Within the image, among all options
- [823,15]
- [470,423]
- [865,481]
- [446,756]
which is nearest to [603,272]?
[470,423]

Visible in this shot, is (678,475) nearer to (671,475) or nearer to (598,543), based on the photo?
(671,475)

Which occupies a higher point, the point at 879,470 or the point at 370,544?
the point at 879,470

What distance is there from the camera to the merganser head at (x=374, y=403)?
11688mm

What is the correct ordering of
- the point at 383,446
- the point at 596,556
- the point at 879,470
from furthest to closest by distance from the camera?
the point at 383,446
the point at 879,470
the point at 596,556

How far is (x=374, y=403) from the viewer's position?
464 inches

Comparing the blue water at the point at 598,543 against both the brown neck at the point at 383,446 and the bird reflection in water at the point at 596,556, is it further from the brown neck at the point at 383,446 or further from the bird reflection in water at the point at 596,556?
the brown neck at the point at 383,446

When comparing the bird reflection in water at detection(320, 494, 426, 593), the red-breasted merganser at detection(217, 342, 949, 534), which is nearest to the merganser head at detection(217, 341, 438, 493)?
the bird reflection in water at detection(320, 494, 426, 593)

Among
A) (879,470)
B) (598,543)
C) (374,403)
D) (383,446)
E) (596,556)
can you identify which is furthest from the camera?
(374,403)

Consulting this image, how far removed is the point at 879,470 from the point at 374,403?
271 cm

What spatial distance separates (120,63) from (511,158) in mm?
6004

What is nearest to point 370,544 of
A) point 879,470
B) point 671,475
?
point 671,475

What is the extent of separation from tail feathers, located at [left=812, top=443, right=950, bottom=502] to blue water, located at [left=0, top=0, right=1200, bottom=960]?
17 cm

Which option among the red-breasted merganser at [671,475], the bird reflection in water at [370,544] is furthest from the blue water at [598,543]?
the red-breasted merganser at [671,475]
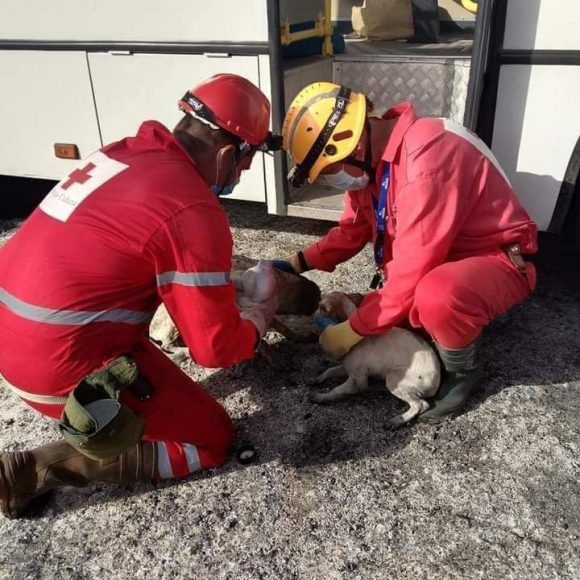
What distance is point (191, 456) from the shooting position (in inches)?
112

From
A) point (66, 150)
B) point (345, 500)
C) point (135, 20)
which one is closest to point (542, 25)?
point (135, 20)

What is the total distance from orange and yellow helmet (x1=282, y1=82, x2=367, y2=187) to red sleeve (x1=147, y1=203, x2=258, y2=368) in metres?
0.72

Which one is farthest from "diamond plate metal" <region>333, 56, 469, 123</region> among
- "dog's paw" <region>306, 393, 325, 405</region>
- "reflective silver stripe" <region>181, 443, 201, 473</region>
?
"reflective silver stripe" <region>181, 443, 201, 473</region>

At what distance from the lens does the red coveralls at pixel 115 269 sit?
2355 mm

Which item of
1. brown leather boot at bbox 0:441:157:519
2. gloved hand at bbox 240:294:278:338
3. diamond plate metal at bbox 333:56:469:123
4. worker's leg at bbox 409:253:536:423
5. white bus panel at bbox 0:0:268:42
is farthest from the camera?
diamond plate metal at bbox 333:56:469:123

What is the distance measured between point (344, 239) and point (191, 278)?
1.62 meters

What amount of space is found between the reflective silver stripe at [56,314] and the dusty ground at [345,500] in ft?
2.97

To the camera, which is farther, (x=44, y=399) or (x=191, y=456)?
A: (x=191, y=456)

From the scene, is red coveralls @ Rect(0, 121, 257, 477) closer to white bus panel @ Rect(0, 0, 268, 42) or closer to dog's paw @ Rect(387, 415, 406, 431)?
dog's paw @ Rect(387, 415, 406, 431)

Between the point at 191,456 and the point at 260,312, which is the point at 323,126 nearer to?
the point at 260,312

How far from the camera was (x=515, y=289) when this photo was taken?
3.06m

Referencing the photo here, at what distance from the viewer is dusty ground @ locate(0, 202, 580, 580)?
2.46 metres

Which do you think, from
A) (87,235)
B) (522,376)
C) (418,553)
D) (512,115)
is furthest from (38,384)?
(512,115)

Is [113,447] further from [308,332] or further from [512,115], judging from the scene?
[512,115]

☆ ☆ ☆ ☆ ☆ ☆ ☆

- THE PROBLEM: Quote the data above in full and without alteration; skip the pictures.

- OUTPUT FOR THIS TASK:
Within the image, among all options
- [823,15]
- [470,423]
- [865,481]
- [446,756]
which is nearest to [603,272]?
[470,423]

Visible in this shot, is (678,475) nearer to (671,475) or nearer to (598,543), based on the photo?
(671,475)

Which occupies a higher point, the point at 879,470 or the point at 370,544?
the point at 879,470

What distance is there from the camera to the merganser head at (x=374, y=403)?
11688mm

What is the correct ordering of
- the point at 383,446
- the point at 596,556
- the point at 879,470
from furthest to closest by distance from the camera?
the point at 383,446
the point at 879,470
the point at 596,556

How far is (x=374, y=403) from the viewer's position?
464 inches

Comparing the blue water at the point at 598,543 against both the brown neck at the point at 383,446 and the bird reflection in water at the point at 596,556, is it further from the brown neck at the point at 383,446 or further from the bird reflection in water at the point at 596,556?
the brown neck at the point at 383,446

When comparing the bird reflection in water at detection(320, 494, 426, 593), the red-breasted merganser at detection(217, 342, 949, 534), which is nearest to the merganser head at detection(217, 341, 438, 493)?
the bird reflection in water at detection(320, 494, 426, 593)

Among
A) (879,470)
B) (598,543)
C) (374,403)
D) (383,446)
E) (596,556)
can you identify which is furthest from the camera?
(374,403)

Consulting this image, how far removed is the point at 879,470 from the point at 374,403?
271 cm

What spatial distance separates (120,63) from (511,158) in mm?
6004

What is nearest to point 370,544 of
A) point 879,470
B) point 671,475
?
point 671,475

What is the extent of separation from tail feathers, located at [left=812, top=443, right=950, bottom=502] to blue water, located at [left=0, top=0, right=1200, bottom=960]?
17 cm

Which option among the red-breasted merganser at [671,475], the bird reflection in water at [370,544] is furthest from the blue water at [598,543]?
the red-breasted merganser at [671,475]
What distance is point (191, 456) from the shooting position (in inches)?
112

From
A) point (66, 150)
B) point (345, 500)
C) point (135, 20)
which one is closest to point (542, 25)?
point (135, 20)

What is the total distance from orange and yellow helmet (x1=282, y1=82, x2=367, y2=187) to red sleeve (x1=147, y1=203, x2=258, y2=368) in metres?
0.72

Which one is farthest from "diamond plate metal" <region>333, 56, 469, 123</region> among
- "dog's paw" <region>306, 393, 325, 405</region>
- "reflective silver stripe" <region>181, 443, 201, 473</region>
?
"reflective silver stripe" <region>181, 443, 201, 473</region>

At what distance from the lens does the red coveralls at pixel 115 269 sit?
2355 mm

Which item of
1. brown leather boot at bbox 0:441:157:519
2. gloved hand at bbox 240:294:278:338
3. diamond plate metal at bbox 333:56:469:123
4. worker's leg at bbox 409:253:536:423
5. white bus panel at bbox 0:0:268:42
is farthest from the camera?
diamond plate metal at bbox 333:56:469:123

What is the distance measured between point (344, 239) and point (191, 278)?
1.62 meters

What amount of space is found between the reflective silver stripe at [56,314] and the dusty ground at [345,500] in ft?
2.97

To the camera, which is farther, (x=44, y=399) or (x=191, y=456)?
A: (x=191, y=456)

From the scene, is red coveralls @ Rect(0, 121, 257, 477) closer to white bus panel @ Rect(0, 0, 268, 42) or closer to dog's paw @ Rect(387, 415, 406, 431)?
dog's paw @ Rect(387, 415, 406, 431)

Between the point at 191,456 and the point at 260,312, which is the point at 323,126 nearer to?
the point at 260,312

How far from the camera was (x=515, y=289) when this photo was taken?
3.06m

Referencing the photo here, at what distance from the viewer is dusty ground @ locate(0, 202, 580, 580)?
2.46 metres

Which do you think, from
A) (87,235)
B) (522,376)
C) (418,553)
D) (512,115)
is furthest from (38,384)?
(512,115)

Is [113,447] further from [308,332] or further from [512,115], judging from the scene?
[512,115]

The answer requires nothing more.